NAME

GT::WWW - Multi-protocol retrieving and posting, related in functionality to LWP.


DESCRIPTION

GT::WWW is designed to provide a common interface for multiple protocols (as of this writing, only HTTP and HTTPS, however others are planned) and handles HEAD, GET, and POST requests. For non-HTTP-based protocols, what, exactly, a ``HEAD'', ``GET'', or ``POST'' request is depends on the module in question. For example, with FTP ``GET'' might download a file, while ``POST'' might upload one to the server, and ``HEAD'' might return just the size of the file.

The modules under GT::WWW should not be used directly; this module should be used instead. The documentation here describes the options common to all protocols - however you should check the POD of the protocol subclasses (GT::WWW::http, GT::WWW::https, etc.) to see any extra options or methods that those modules provide.


SYNOPSIS

Quick way:

    use GT::WWW;
    my $www = GT::WWW->get("http://server.com/page";);
    ...     = GT::WWW->post("http://server.com/page";);
    ...     = GT::WWW->head("http://server.com/page";);
    ...     = GT::WWW->...("http://user:pass@server.com/page";);
    ...     = GT::WWW->...("https://server.com/page");
    # This query string will be parsed and passed as POST input:
    ...     = GT::WWW->post("http://server.com/page?foo=bar;bar=foo";);

Longer, but more capable way:

    use GT::WWW;
    my $request = GT::WWW->new();
    $request->protocol("http");
    $request->host("server.com");
    $request->port(8080);
    $request->path("/path/foo.cgi");
    $request->username("user");
    $request->password("pass");
    $request->parameters(foo => "bar", bar => "foo");

equivelant to the above, using ->url():

    $request->url("http://user:pass@server.com:8080/path/foo.cgi?foo=bar;bar=foo";);

Now call $request->get(), $request->post(), or $request->head().

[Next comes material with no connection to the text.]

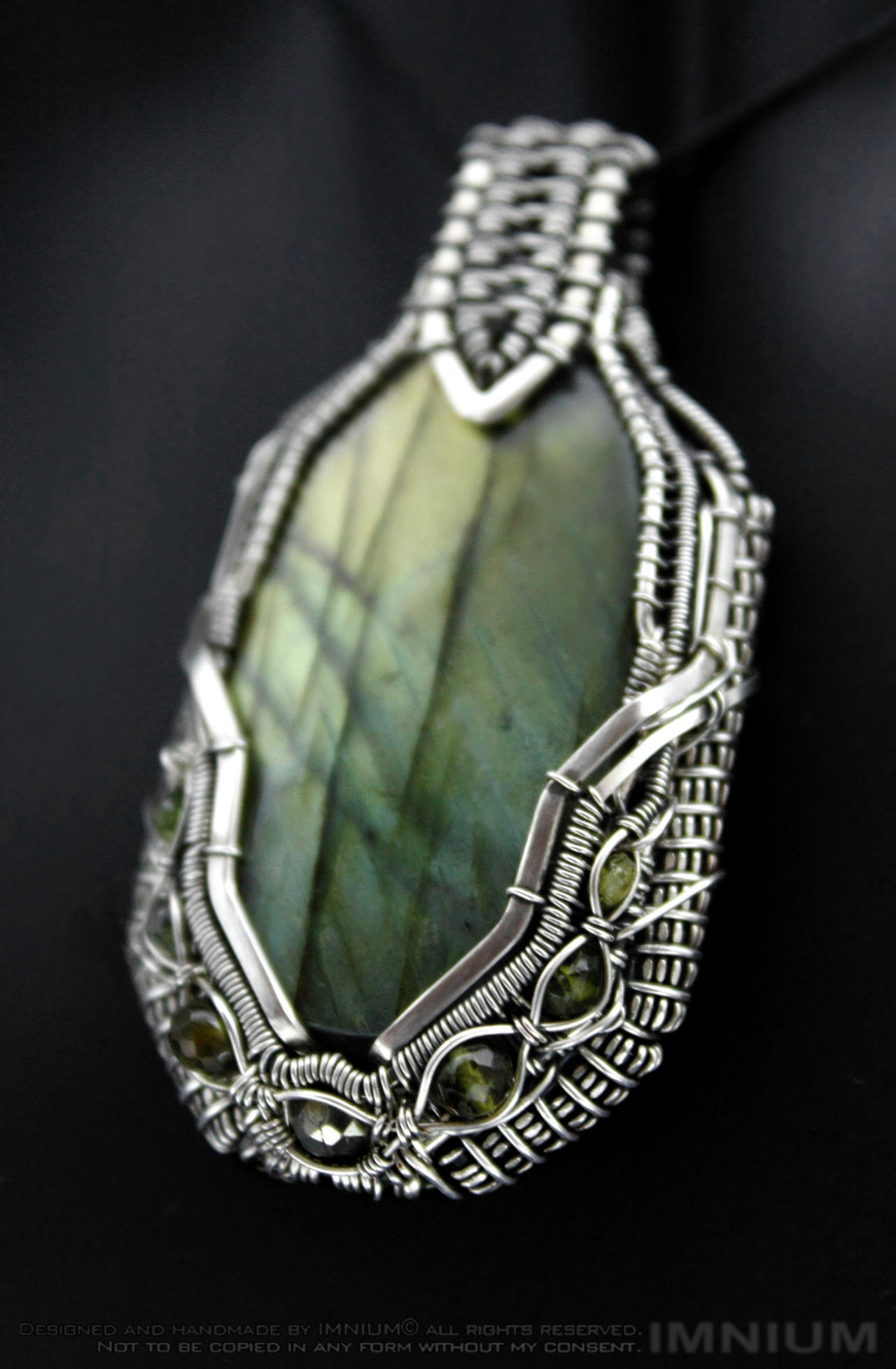 Green Borg pendant 2 by IMNIUM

Very quick way to print a page:

    perl -MGT::WWW=get -e 'print get("http://server.com/page?foo=bar&bar=foo";)'


METHODS

Note that all methods that set values (such as host(), port(), etc.) also return the value when called without any argument.

new

Call new() to get a new GT::WWW object. You can call it without arguments to get a generic GT::WWW object, or use arguments as described below.

URL
You can call new with a single scalar argument - a URL to be parsed. The URL is of the same format as taken by the url() method.

HASH
You can alternatively call new() with a hash (or hash reference) of options. Each of the methods described below can be passed in to new in the form of key => value pairs - the methods will be called with the values specified automatically.

head

get

post

These are the methods used to tell the module to actually connect to the server and download the requested page.

When used as GT::WWW class methods or function calls (but NOT as methods on GT::WWW objects or sub-objects), they take a single URL as an argument. This call creates an internal GT::WWW object, turns on fatal_errors(1), passes the URL to url(), then calls the appropriate get(), head(), or post() method of the resulting protocol-specific object.

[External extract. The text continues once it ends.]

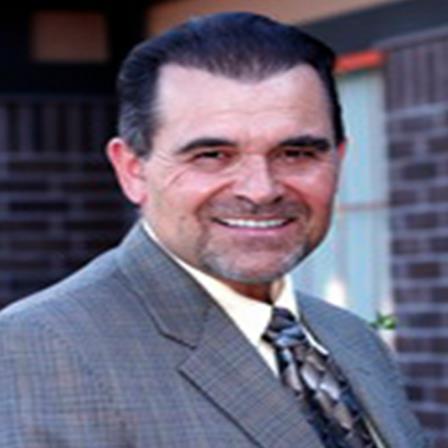 Dr. Yiannis A Vlahos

Note, however, that once you have specified a protocol (either via protocol(), or as part of a url passed to url()) your object ceases to be a GT::WWW object and becomes a protocol-specific GT::WWW subclass. All subclasses provide their own versions of these methods.

The subclassed methods are not described here because they may not be supported for all protocols, and their return value(s) may differ from one protocol to the next. For more details, see the modules listed in the SEE ALSO section.

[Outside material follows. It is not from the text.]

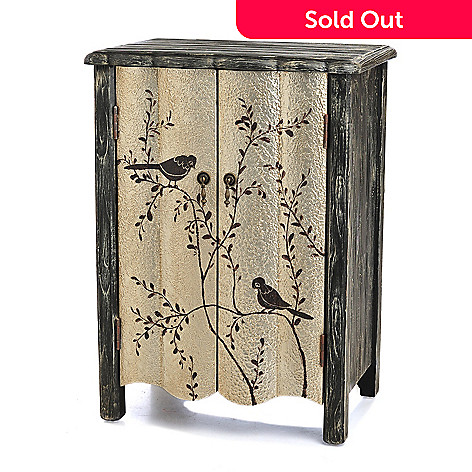 433-922 - Style at Home with Margie 30.5'' Hand-Painted Birdie Cabinet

Generally, get() and post() return an overloaded object that can be used as a string to get the content (i.e. for printing), but see the notes in the CAVEATS section of the GT::WWW::http::Response manpage for anything more complicated than concatenation or printing.

url

Takes a URL as argument. The URL is parsed into several fields: protocol, username, password, host, port, path, and query_string, then each of those properties are set for the current object. Also note that calling url() on an existing object resets the host, port, username, password, and all parameters.

Interally, this method calls parse_url().

parse_url

Takes a URI, and returns the following 7 element list:

    #    0          1          2        3      4      5          6
    ($protocol, $username, $password, $host, $port, $path, $query_string) =
        GT::WWW->parse_url($url);

URL's require, at a minimum, protocol and host, in URI form:

    PROTOCOL://HOST

The URL can extend up to:

    PROTOCOL://USERNAME:PASSWORD@HOST:PORT/PATH?QUERY_STRING

Only protocols known to GT::WWW are acceptable. To check if a URL is valid, check $protocol.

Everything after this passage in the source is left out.